More than 3,000 cases of diarrhoea have been reported in Bulawayo, Zimbabwe's second city, in the last two months, as residents struggle with water shortages.
"We have so far recorded 3,600 cases of diarrhoea since the first cases of the outbreak were reported in August this year, and since then figures from the city's Health Department indicate that we have been getting between 300 and 400 new cases of diarrhoea every week," said Phathisa Nyathi, spokesman for the Bulawayo City Council. "We expect the situation to worsen until we get adequate rains and the water supply situation normalises."
Since the outbreak was first reported in August, the city has experienced a 10-fold increase in cases, from 300 to 3,600, up to the second week of November.
Low rainfall and an inability to keep up with the demands of a growing population in a depressed economic environment have left many of Bulawayo's 1.5 million residents in the grip of water shortages and often having to obtain water from unprotected sources.
The city's water woes began early this year, when three of its five supply dams were decommissioned due to low water levels. The two remaining dams have failed to meet its daily water requirement of 120,000cu.m, pumping out only 69,000cu.m.
Nyathi said the council was working with the World Health Organisation in Bulawayo, the UN Children's Fund (UNICEF), Health Ministry teams and several non-governmental organisations (NGOs) to contain the outbreak.

· · · ·

- EXERCISE SET
1) List every organization or group the Bulawayo outbreak report says the council is working with to contain the outbreak.
2) Reproduce word for word the portion of the Bulawayo outbreak report between "Nyathi said the" and "contain the outbreak.", inclusive.
3) Write the next part of the report on the Bulawayo diarrhoea outbreak, starting after its final sentence.

· · · ·

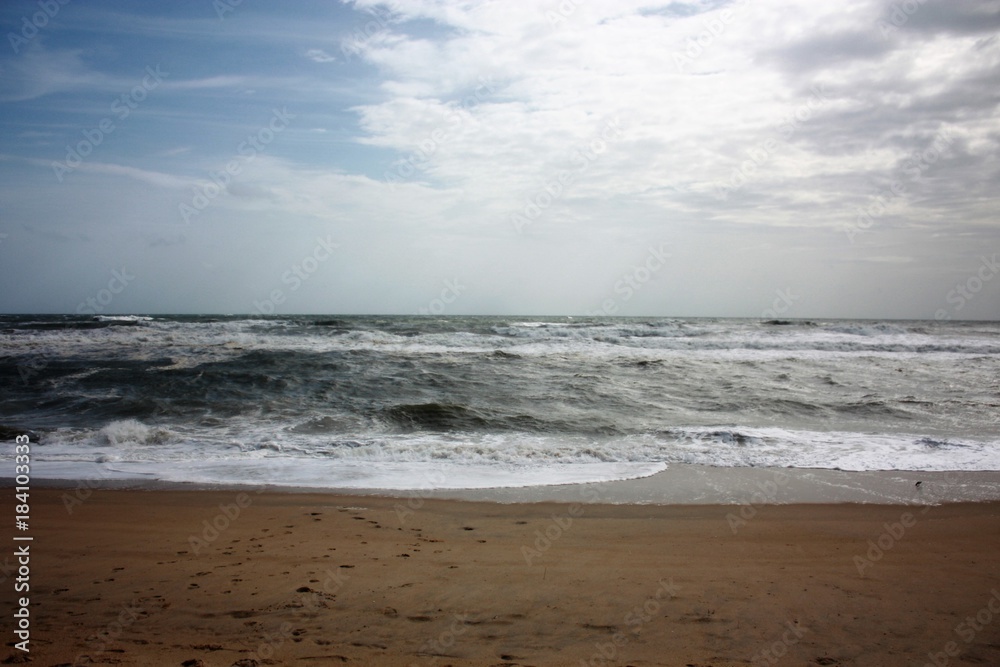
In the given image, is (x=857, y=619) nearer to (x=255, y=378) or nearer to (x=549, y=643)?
(x=549, y=643)

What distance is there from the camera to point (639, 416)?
1198 cm

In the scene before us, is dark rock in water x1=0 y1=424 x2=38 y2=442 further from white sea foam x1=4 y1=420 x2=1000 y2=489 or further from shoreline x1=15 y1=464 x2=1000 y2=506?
shoreline x1=15 y1=464 x2=1000 y2=506

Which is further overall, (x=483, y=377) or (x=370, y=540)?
(x=483, y=377)

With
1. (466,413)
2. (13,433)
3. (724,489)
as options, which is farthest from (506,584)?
(13,433)

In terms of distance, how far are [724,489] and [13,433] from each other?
11614 mm

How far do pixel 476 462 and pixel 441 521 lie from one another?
8.84 feet

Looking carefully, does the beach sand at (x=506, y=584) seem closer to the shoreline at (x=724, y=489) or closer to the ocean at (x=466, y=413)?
the shoreline at (x=724, y=489)

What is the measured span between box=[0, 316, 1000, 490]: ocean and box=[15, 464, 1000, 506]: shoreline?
283mm

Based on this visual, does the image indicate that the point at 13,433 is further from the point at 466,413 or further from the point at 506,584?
the point at 506,584

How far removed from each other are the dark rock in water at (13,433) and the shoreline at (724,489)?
109 inches

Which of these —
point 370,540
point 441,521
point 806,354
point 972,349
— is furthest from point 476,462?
point 972,349

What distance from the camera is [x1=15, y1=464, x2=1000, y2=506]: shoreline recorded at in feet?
22.0

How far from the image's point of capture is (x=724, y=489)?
7.12 m

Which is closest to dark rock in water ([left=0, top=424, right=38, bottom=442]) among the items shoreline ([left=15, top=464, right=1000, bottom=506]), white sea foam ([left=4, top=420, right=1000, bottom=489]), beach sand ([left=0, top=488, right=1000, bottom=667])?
white sea foam ([left=4, top=420, right=1000, bottom=489])
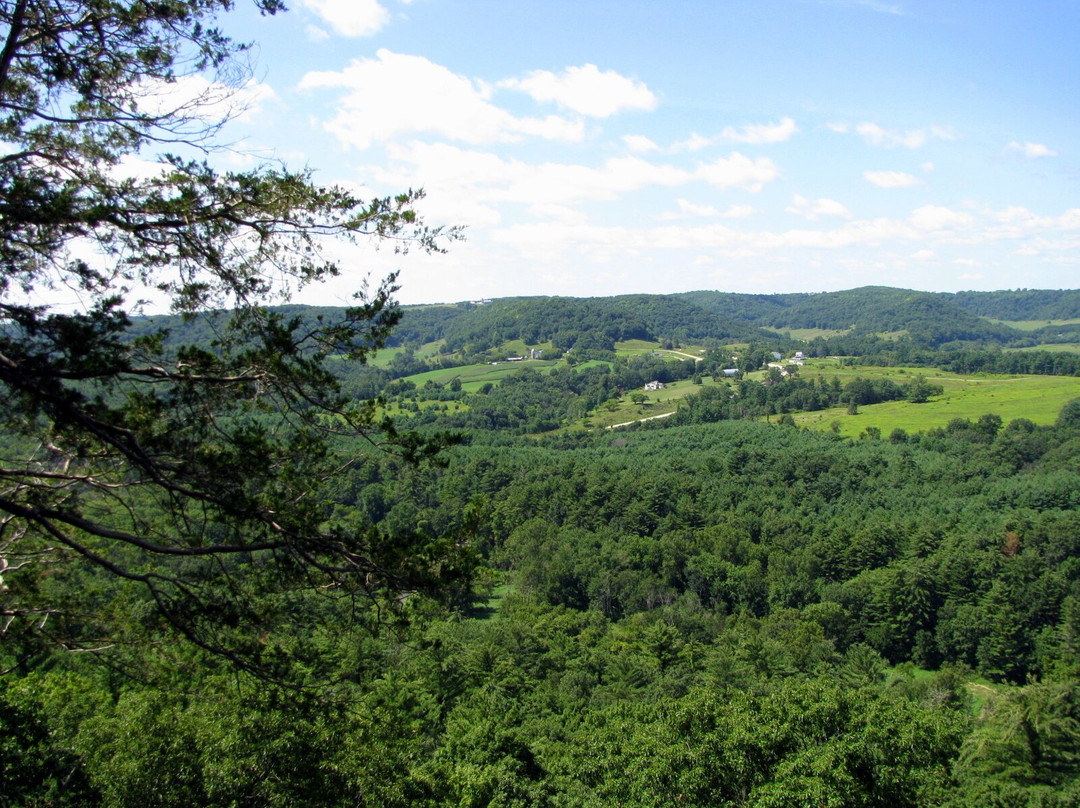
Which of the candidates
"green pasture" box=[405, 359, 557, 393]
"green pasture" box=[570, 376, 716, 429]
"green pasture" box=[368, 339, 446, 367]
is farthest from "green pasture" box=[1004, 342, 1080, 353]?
"green pasture" box=[368, 339, 446, 367]

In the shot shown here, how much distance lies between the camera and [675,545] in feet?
137

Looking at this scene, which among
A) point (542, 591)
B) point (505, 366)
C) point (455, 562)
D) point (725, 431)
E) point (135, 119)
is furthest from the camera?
point (505, 366)

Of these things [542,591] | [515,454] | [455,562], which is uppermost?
[455,562]

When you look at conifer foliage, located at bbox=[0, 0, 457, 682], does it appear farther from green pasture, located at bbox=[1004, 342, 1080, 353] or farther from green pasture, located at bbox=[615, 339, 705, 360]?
green pasture, located at bbox=[1004, 342, 1080, 353]

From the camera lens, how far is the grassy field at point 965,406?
65750mm

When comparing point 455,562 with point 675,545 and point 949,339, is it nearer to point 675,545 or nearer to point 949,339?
point 675,545

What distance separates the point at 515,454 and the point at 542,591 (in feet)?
82.2

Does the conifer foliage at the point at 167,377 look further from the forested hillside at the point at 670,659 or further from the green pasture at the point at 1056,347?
the green pasture at the point at 1056,347

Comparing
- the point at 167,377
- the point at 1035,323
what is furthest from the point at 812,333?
the point at 167,377

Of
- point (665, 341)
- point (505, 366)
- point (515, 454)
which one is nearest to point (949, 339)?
point (665, 341)

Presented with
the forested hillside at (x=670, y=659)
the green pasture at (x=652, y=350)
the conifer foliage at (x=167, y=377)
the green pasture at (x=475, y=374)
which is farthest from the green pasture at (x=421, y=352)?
the conifer foliage at (x=167, y=377)

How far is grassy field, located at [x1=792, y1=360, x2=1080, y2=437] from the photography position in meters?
65.8

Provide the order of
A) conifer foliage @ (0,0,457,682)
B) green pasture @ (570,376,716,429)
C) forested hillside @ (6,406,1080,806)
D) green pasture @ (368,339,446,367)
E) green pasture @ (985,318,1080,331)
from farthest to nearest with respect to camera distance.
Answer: green pasture @ (985,318,1080,331) → green pasture @ (368,339,446,367) → green pasture @ (570,376,716,429) → forested hillside @ (6,406,1080,806) → conifer foliage @ (0,0,457,682)

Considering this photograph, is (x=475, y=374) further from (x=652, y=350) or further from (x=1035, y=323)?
(x=1035, y=323)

· · · ·

- EXPECTED OUTPUTS
1)
- World Health Organisation in Bulawayo
- UN Children's Fund (UNICEF)
- Health Ministry teams
- Several non-governmental organisations (NGOs)

2)
Nyathi said the council was working with the World Health Organisation in Bulawayo, the UN Children's Fund (UNICEF), Health Ministry teams and several non-governmental organisations (NGOs) to contain the outbreak.

3)
Health Minister David Parirenyatwa said his ministry was monitoring the situation in Bulawayo and Harare, where diarrhoea outbreaks have also been
registered. "We have teams that are dealing with the outbreak and people are getting treatment in Harare and Bulawayo, and we have put in programmes to contain the outbreak."
The struggling Bulawayo city council has resorted to transporting water in bowsers, where people can queue to fill their buckets. The global charity, World Vision International, has sunk boreholes in most high-density suburbs to complement water supplies, but the few boreholes cannot keep up with demand.
Residents constantly complained about the long water-rationing periods. "We have not received water for five days now, and the water bowsers from council have not brought water," said Mandla Nkomo. One day, his family were forced to drink the water from a hand-dug well near their home and had to be hospitalised.
Charles Mpofu, a Bulawayo city councillor, said the actual number of diarrhoea cases was much higher than those being reported, as many people resorted to visiting private hospitals when they became ill because the government hospitals had no medication.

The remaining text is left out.